The desert tortoise thrives in intense heat and can go a year without water, but it’s among the species threatened by climate change, an wildlife group says.

Looking toward events Oct. 24 calling attention to carbon emissions and their role in warming the planet, the Tucson-based Center for Biological Diversity released a report highlighting 350 animal and plant species it says could vanish due to climate change. Of those, 24 are Arizona locals.

The number 350 comes from 350 parts per million, which many scientists and interest groups say is the upper safe level of atmospheric carbon dioxide.

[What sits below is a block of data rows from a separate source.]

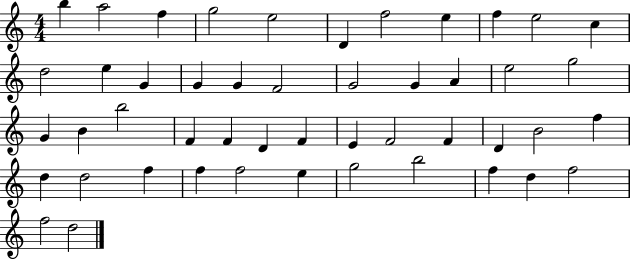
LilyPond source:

{
  \clef treble
  \numericTimeSignature
  \time 4/4
  \key c \major
  b''4 a''2 f''4 | g''2 e''2 | d'4 f''2 e''4 | f''4 e''2 c''4 | \break d''2 e''4 g'4 | g'4 g'4 f'2 | g'2 g'4 a'4 | e''2 g''2 | \break g'4 b'4 b''2 | f'4 f'4 d'4 f'4 | e'4 f'2 f'4 | d'4 b'2 f''4 | \break d''4 d''2 f''4 | f''4 f''2 e''4 | g''2 b''2 | f''4 d''4 f''2 | \break f''2 d''2 | \bar "|."
}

The International Day of Climate Action has a goal of getting nations to agree to reducing atmospheric carbon dioxide to that level by 2020 by drastically reducing greenhouse gas emissions.

The center said the desert tortoise would be harmed by changes in the vegetation it relies on for food as well as stress from drought, heat, fire and other problems created by warming temperatures.

“Many of the species on our list would be put at risk due to increasing weather conditions,” said Shaye Wolf, a biologist with the center.

Other Arizona species on the list are the Sonoran pronghorn antelope, the Mexican gray wolf, the desert nesting bald eagle, the southwestern willow flycatcher and several fish species native to the Gila River basin. Drought was the main reason listed for the species facing harm from climate change.

Sandy Bahr, conservation outreach director for the Grand Canyon chapter of the Sierra Club, said the Southwest will feel the effects of global warming more severely than other parts of the country.

“It’s likely to be hotter, it’s likely to be drier and the rainfall patterns are likely to shift,” she said.